Henry David Thoreau’s Walden Pond Walks, Concord, Massachusetts
Henry David Thoreau staked out a spot on a secluded piece of land near Walden Pond owned by his friend Ralph Waldo Emerson, living there for two years and turning out his most famous work, Walden. To reach the site where the naturalist’s one-room cabin once stood, take the Pond Path for a gorgeous view of the lake he described as “lying between the earth and the heavens.” Return via the Ridge Path through oak and pine woodlands where Louisa May Alcott and her sisters accompanied family friend Thoreau on nature walks. A replica of Thoreau’s abode can be seen near the Walden Pond State Reservation visitor center.

Jack London’s Beauty Ranch Trail, Glen Ellen, California
The adventure writer’s 1,400-acre Sonoma Valley ranch was situated on the site of a former winery and is now Jack London State Historic Park.
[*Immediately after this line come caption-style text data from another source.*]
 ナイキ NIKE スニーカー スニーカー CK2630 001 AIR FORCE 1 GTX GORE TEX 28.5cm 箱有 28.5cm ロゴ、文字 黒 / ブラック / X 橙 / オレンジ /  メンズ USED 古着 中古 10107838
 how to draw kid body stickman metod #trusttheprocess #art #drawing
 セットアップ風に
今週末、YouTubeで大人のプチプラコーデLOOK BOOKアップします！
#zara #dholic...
The park’s trail network ranges from back country hikes to easily accessible pathways, including the Beauty Ranch Trail, which leads through the heart of London’s property past landmarks such as the cottage where he wrote many of his short stories and novels.
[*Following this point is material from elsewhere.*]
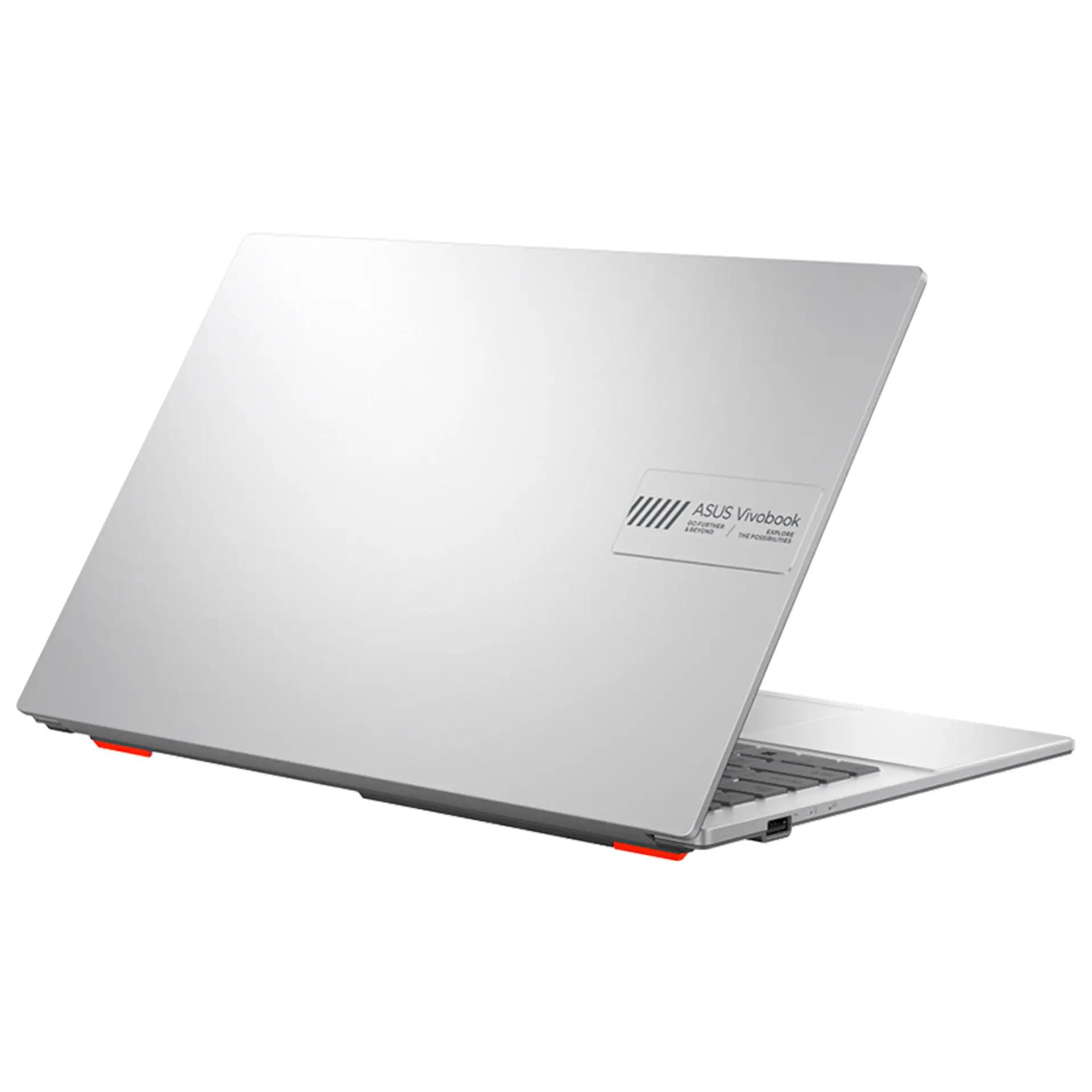 Notebook Asus i3 W11 8GB 256GB SSD 15,6" E1504GA - Prata - Bivolt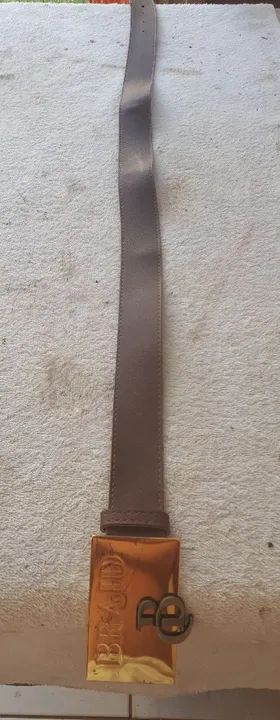 Cinto Braid usado com fivela - Foto 4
Millay Poetry Trail, Austerlitz, New York
Two years after winning the Pulitzer Prize for poetry in 1923 (the first woman to do so), Edna St. Vincent Millay and her husband bought a former blueberry farm they named Steepletop in rural eastern New York State. Along with touring the white clapboard farmhouse and sunken gardens landscaped by Millay, visitors can take a walk to the poet’s grave site along the Millay Poetry Trail, located in a forest dotted with white birch trees and signposted with excerpts from her nature poems.

Sir Walter Scott Way, Moffatt to Cockburnspath, Scotland
If you have several days and lots of stamina, this 92-mile cross-country walk winds through lowland valleys and sheep farms, over Borderland hills, and past lochs and rivers as it connects sites associated with novelist Sir Walter Scott’s life and work. Noteworthy stops along the way include the Tibbie Shiels Inn, a 19th-century stagecoach stop that has served up drams to Scott, Robert Louis Stevenson and Thomas Carlyle, and Abbotsford, the turreted, castle-like manor house Scott designed and filled with antique furnishings and historic relics like Rob Roy’s sword.
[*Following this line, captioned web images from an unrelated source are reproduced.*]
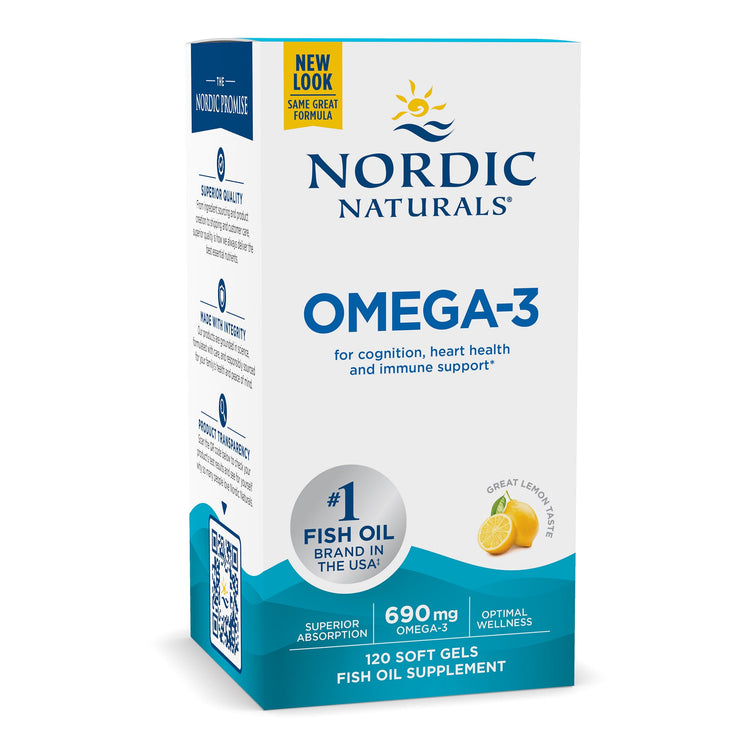 Nordic Naturals Omega-3 Capsules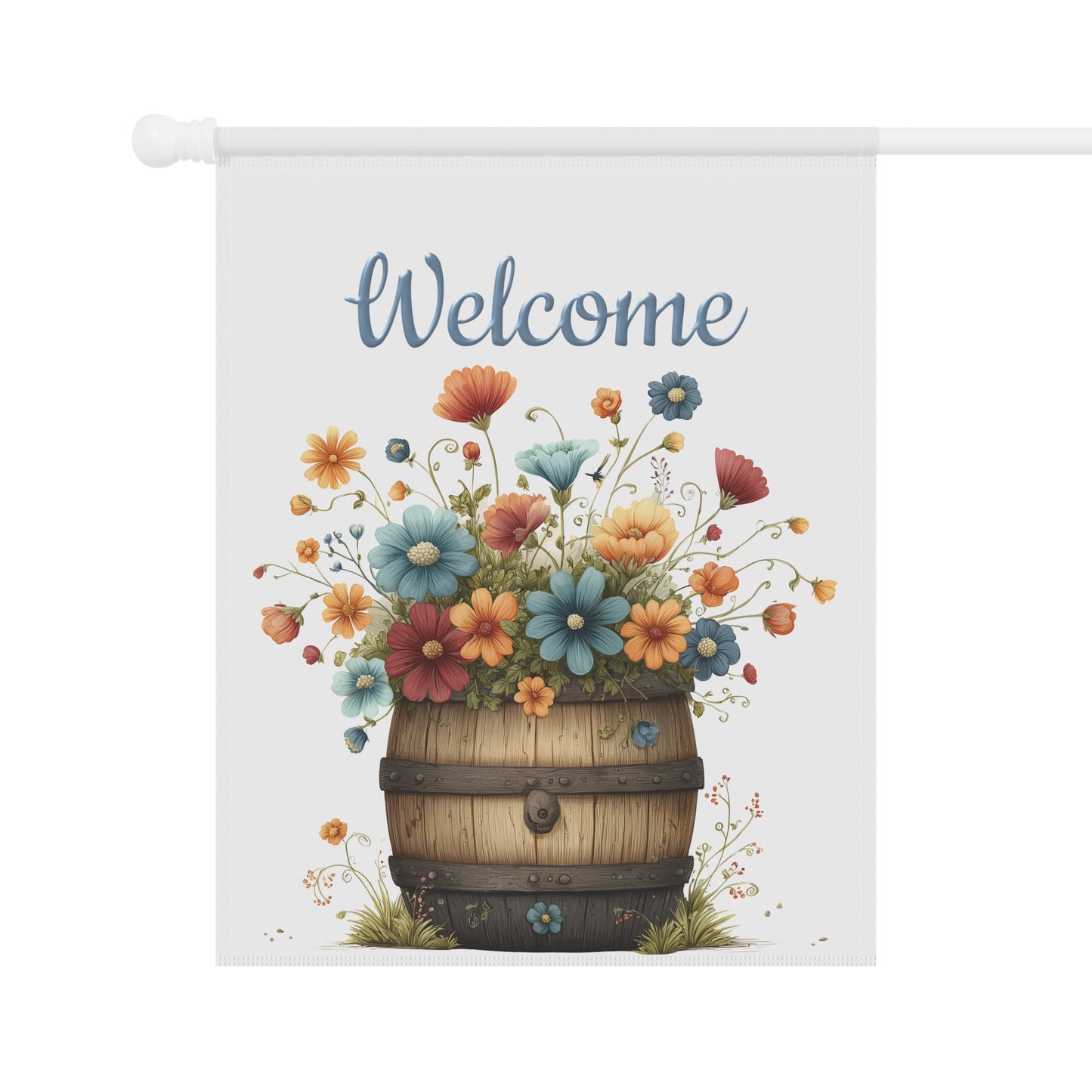 Front Porch Welcome Garden Flag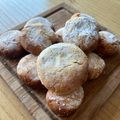 El cooksnap de Sol Avancini Noceti cuando hizo Galletitas craqueladas de limón 🍋.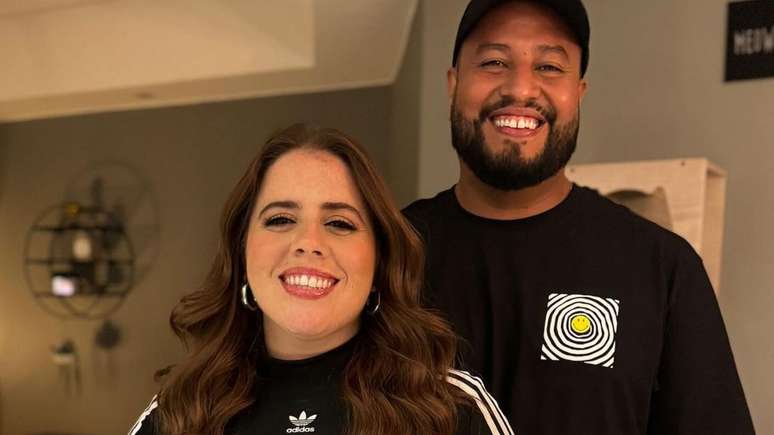 Tati Machado e Bruno Monteiro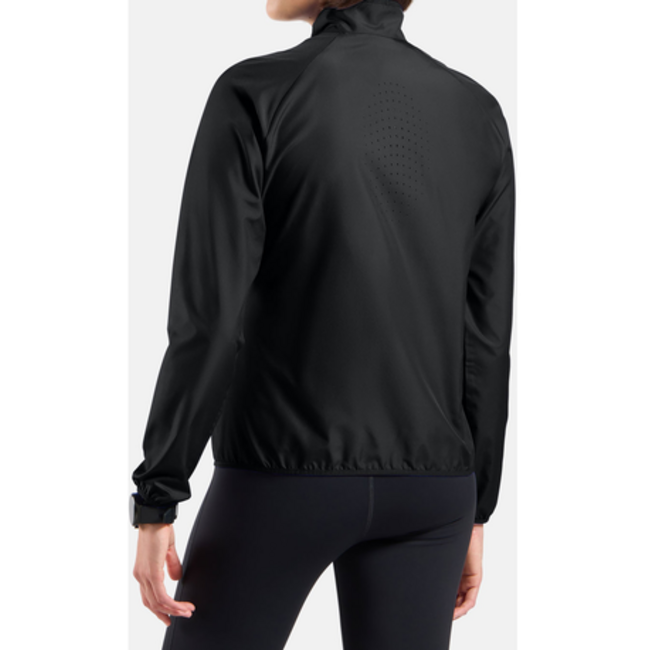 Odlo essential light jacket Hardloopkleding  Dames  - Zwart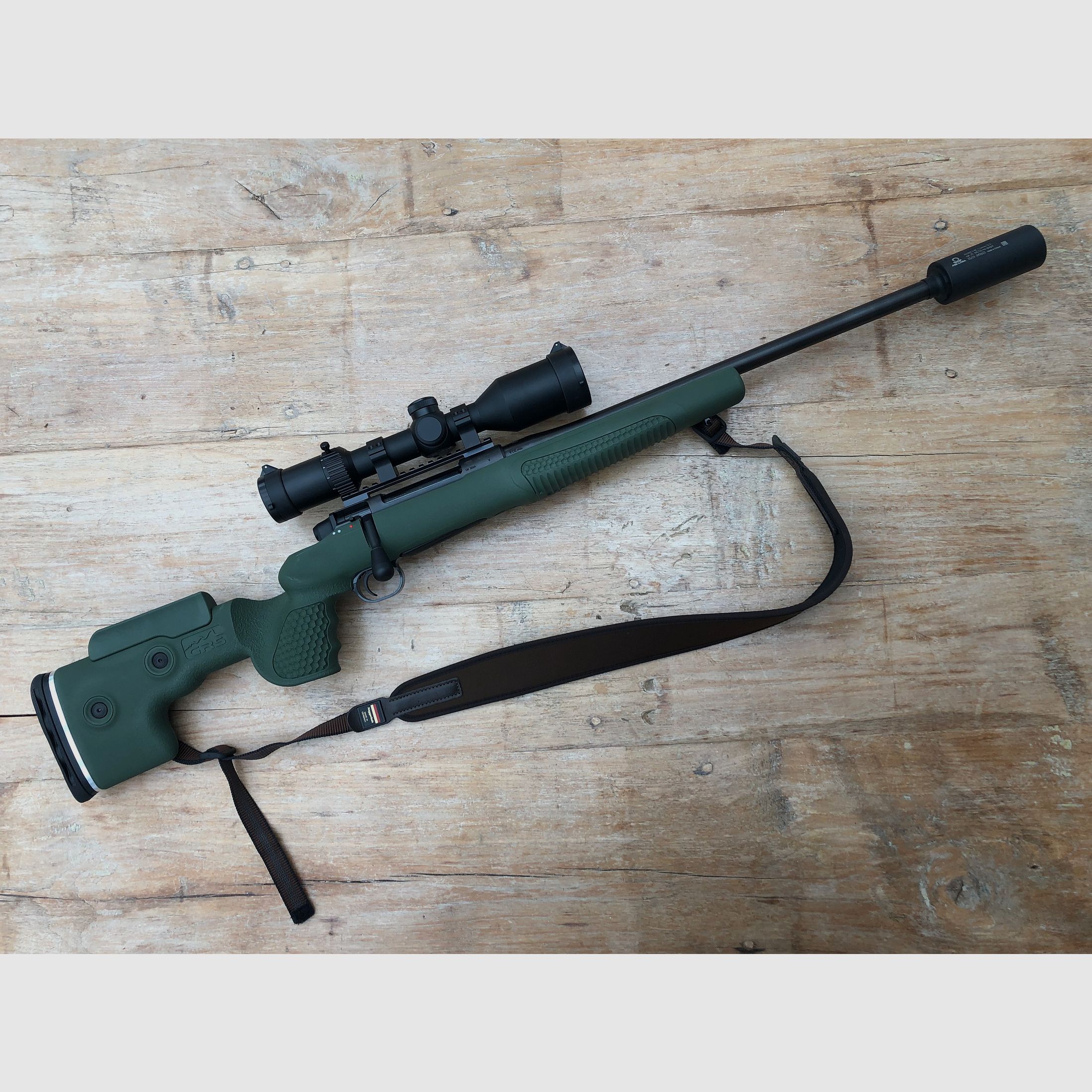 Absolut neuwertig - frisch aus dem Laden: Mauser M18 Fenris .223 Rem mit Optik und Schalldämpfer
Stevenson Memorial Trail, Calistoga, California
While in the Napa Valley, newlyweds Robert Louis Stevenson and his wife, Fanny, ran low on money and left a hotel cottage for Silverado, an abandoned mining town. For two months in 1880 they lived in a ramshackle bunkhouse on the slopes of Mount St. Helena, an adventure Stevenson recounts in the memoir THE SILVERADO SQUATTERS. A 10-mile round trip hike in Robert Louis Stevenson State Park leads to the site where the couples’ cabin once stood. At the summit of the challenging trek, stunning views of the San Francisco Bay Area await.

Tennyson Trail, Isle of Wight, England
Lord Alfred Tennyson once said the salty sea air on this English Channel isle was “worth sixpence a pint.” Traverse the Tennyson Trail to emulate the poet, who took long morning walks each day on the isle, where he settled in 1853 and spent the last 40 years of his life. The 15-mile trail runs through forests and above chalky white cliffs with sweeping vistas of the Atlantic Ocean and mainland England.